Immunohistochemical staining is strongly and diffusely positive for S-100 protein in a schwannoma consistent with the finding of a nerve sheath tumor [10]. A few gastrointestinal stromal tumors are positive for S-100; however, they are also positive for either CD34 or CD117 [19]. As a contrast, a schwannoma is negative for both CD34 and CD117 [20]. A leiomyoma would be negative for S-100 and positive for desmin or smooth muscle actin [19]. In addition, we also demand to make a differential diagnosis with malignant peripheral nerve sheath tumor (MPNST), although malignant transformation of these tumors is very rare [21]. MPNSTs are usually characterized by high cell density, obvious cell atypia, more pathological mitotic, diverse cellular components, and it is common to see tumor necrosis, CK(+), EMA(+), and CEA(+) [18].

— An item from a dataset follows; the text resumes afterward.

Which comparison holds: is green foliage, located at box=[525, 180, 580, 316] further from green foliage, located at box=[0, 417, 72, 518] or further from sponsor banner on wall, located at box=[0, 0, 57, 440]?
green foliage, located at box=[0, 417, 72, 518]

The main treatment of porta hepatic schwannomas is complete excision with free margins and no lymph node dissection. In the 15 cases, seven patients underwent complete tumor excision. But, two patients underwent tumor excision en bloc with hepatic artery resection because of the intraoperative finding of tumor invasion of the hepatic artery (including the present case) [22]. In addition, one patient underwent tumor or bile duct excision and Roux-en-Y hepaticojejunostomy because the tumor was attached to the extrahepatic bile duct [4]. One patient underwent tumor excision en bloc with T-tube drainage because a small rupture of the bile duct wall caused bile leakage during the dissection of the extrahepatic bile duct [17]. One patient underwent tumor excision en bloc with right hepatectomy because the right anterior portal vein was invaded [12], and the details of surgical resection were not specified in three patients. Postoperative pathological results indicated 13 cases of benign schwannoma and two cases of cellular schwannoma which is considered as a subtype of schwannoma [17, 18]. The complete excision of the tumor is curative and most cases do not relapse and additional treatments are not necessary. The overall prognosis is very good [23]. In the follow-up of 6/15 patients, there was no recurrence with a mean follow-up of 16 months (range 3–41 months).

Conclusions

Porta hepatic schwannomas are extremely rare. It is a big challenge to make a correct diagnosis preoperatively due to its rarity and nonspecific imaging and clinical manifestations. Postoperative pathologic examination is still the gold standard in the diagnosis of schwannoma. The main treatment of benign schwannomas is complete excision with free margins and no lymph node dissection and biliary surgery when needed. Malignant transformation of schwannomas is very rare and the overall prognosis is satisfactory after surgery.

Consent

Written informed consent was obtained from the patient for publication of this Case report and any accompanying images. A copy of the written consent is available for review by the Editor-in-Chief of this journal.